So you are proposing confidential belonged in a fax? Or everything classified and above? or just top secret?
Sounds to me like they should have just faxed everything.
Not sure what he's saying, but just to be clear:
"Classified" is not a classification; it is merely a descriptive.
Confidential, Secret, and Top Secret are classifications. All of them will frequently have further markings such as NOFORN (Not for Foreign Dissemination), and Top Secret will almost always have a follow-on codeword to designate SCI/SAP.
When I was in Military Intelligence, if I had taken a comic book page and stamped "Confidential" on it, it would, in fact, be classified until I went through the process of declassifying it (it would be far easier simply to shred the page).
Such authority does not, however, extend to civilians. This is part of the confusion with what Blumenthal sent.
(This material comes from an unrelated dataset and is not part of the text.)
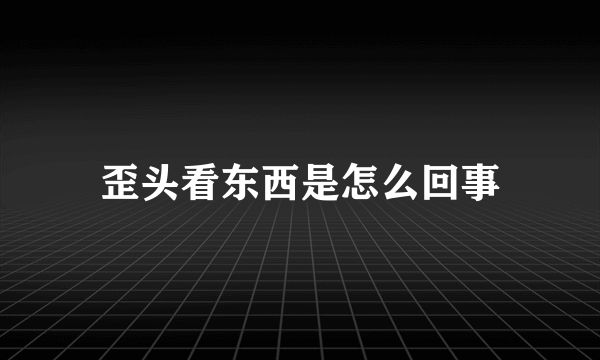 歪头看东西是怎么回事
He marked a lot of his stuff "Confidential" but that did not automatically classify it because he had no official capacity to do so, and so while the content may indeed have been Confidential it would not have been so by virtue of Blumenthal's marking it as such.
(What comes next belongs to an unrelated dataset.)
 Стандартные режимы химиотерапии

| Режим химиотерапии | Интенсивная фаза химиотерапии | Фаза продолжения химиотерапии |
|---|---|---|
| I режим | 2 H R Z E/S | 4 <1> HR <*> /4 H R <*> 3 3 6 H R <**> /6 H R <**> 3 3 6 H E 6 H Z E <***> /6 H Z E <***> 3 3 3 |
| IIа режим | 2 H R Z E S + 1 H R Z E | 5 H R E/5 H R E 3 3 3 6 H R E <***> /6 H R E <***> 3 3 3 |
Which gets to how classified information should have been communicated. Anything that was actually classified at any level should not have gone onto HRC's email server. Any that happened to be sent to her via that server (sorry if I'm getting the tech terms wrong; I'm a good computer user but not a good computer understanderer) and which would reasonably be seen AT THE TIME as containing classified material should have been handled appropriate to their actual classification whether marked as such or not.
Again, I refer to Grizzly Bear's posts.